DOCUMENT SECTION:
* START *

We also call \({\mathscr {C}}(s) \subseteq X\) the state estimate that corresponds to the observation \(s \in E_o^*\). One may use the notion of observer³¹ to solve the problem of state estimation for a partially-observed DFA. In order to construct the observer, the definition of unobservable reach is first introduced.

The unobservable reach UR(x) of state \(x \in X\) is defined by \(UR(x) =\{x' \ | \ \exists \sigma \in E_{uo}^*, \ \delta ^*(x,\sigma )=x'\}\). In words, UR(x) is the set of states \(x' \in X\) reached from state x executing an unobservable word \(\sigma\). Such a definition is extended to a set of states \(B \subseteq X\) as:

$$\begin{aligned} UR(B)=\bigcup \limits _{x\in B}UR(x). \end{aligned}$$

(4)

Let \(G=(X, E, \delta , x_0)\) be a partially-observed DFA with \(E_o \subseteq E\), its observer Obs(G) is still a DFA:

$$\begin{aligned} Obs(G) = (B,E_o,{\delta _{obs}},b_0), \end{aligned}$$

(5)

where \(B\subseteq 2^X\) is the set of states, \(E_o\) is the set of observable events, \(\delta _{obs}: B\times E_o \rightarrow B\) is the transition function defined by:

$$\begin{aligned} \delta _{obs}(b,e_o):=\bigcup \limits _{x\in b}UR(\{ x' \mid \delta (x,e_o)=x'\}), \end{aligned}$$

(6)

and \(b_0:=UR(x_0)\) is the initial state.

Let G be a partially-observed DFA with the observer \(Obs(G)=(B,E_o,{\delta _{obs}},b_0)\). Given an observation \(s \in P[L(G)]\), it holds that the set of states consistent with the observation s is \({\mathscr {C}}(s)=\delta _{obs}^*(b_0,s)\).

Attack model

In this paper we adopt the attack model in Zhang et al.²⁹, namely we assume that the attacker can insert dummy events and erase real events to interfere in the operator observation. To make the paper self-contained, in the following we recall some key definitions from Zhang et al.²⁹.

* END *

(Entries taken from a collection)
* START *

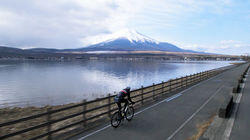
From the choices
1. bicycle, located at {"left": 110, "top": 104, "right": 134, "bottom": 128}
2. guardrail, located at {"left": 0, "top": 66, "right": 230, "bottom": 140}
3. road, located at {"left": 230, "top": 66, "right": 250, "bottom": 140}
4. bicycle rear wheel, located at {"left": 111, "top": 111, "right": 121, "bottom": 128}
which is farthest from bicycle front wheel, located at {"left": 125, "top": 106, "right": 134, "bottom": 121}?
road, located at {"left": 230, "top": 66, "right": 250, "bottom": 140}

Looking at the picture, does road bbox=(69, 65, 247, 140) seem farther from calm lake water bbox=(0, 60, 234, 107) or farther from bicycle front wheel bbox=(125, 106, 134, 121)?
calm lake water bbox=(0, 60, 234, 107)

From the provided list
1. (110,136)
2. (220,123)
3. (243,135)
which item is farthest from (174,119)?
(110,136)

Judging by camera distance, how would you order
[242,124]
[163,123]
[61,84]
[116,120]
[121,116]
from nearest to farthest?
[116,120]
[121,116]
[242,124]
[163,123]
[61,84]

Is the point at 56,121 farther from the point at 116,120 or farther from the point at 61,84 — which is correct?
the point at 61,84

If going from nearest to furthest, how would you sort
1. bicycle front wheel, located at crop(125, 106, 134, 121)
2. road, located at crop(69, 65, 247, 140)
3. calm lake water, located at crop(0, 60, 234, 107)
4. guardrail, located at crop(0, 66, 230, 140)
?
guardrail, located at crop(0, 66, 230, 140)
road, located at crop(69, 65, 247, 140)
bicycle front wheel, located at crop(125, 106, 134, 121)
calm lake water, located at crop(0, 60, 234, 107)

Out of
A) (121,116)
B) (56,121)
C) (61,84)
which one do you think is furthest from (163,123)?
(61,84)

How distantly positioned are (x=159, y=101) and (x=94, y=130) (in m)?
7.23

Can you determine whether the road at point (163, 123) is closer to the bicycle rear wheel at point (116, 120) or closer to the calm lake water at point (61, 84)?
the bicycle rear wheel at point (116, 120)

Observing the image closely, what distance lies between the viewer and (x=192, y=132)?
822 cm

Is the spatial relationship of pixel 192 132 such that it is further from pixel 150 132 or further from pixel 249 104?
pixel 249 104

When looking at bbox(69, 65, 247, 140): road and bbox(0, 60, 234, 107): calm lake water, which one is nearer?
bbox(69, 65, 247, 140): road

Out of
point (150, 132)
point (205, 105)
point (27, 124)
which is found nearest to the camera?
point (150, 132)

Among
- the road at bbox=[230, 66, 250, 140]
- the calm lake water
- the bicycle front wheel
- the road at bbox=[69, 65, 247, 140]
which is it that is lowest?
the calm lake water

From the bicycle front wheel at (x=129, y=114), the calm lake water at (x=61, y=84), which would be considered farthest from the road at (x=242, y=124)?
the calm lake water at (x=61, y=84)
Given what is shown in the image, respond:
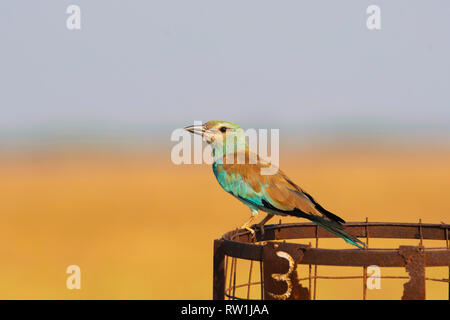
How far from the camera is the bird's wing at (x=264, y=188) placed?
6816 mm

* END *

REQUIRED WORK:
1. In the passage on state estimation, which two actions can the attacker perform to interfere in the operator observation?
2. From the passage on state estimation, return the text between "Let G be a partially-observed" and "Zhang et al.²⁹.", inclusive.

RESPONSES FOR EACH TASK:
1. The attacker can insert dummy events and erase real events.

2.
Let G be a partially-observed DFA with the observer \(Obs(G)=(B,E_o,{\delta _{obs}},b_0)\). Given an observation \(s \in P[L(G)]\), it holds that the set of states consistent with the observation s is \({\mathscr {C}}(s)=\delta _{obs}^*(b_0,s)\).

Attack model

In this paper we adopt the attack model in Zhang et al.²⁹, namely we assume that the attacker can insert dummy events and erase real events to interfere in the operator observation. To make the paper self-contained, in the following we recall some key definitions from Zhang et al.²⁹.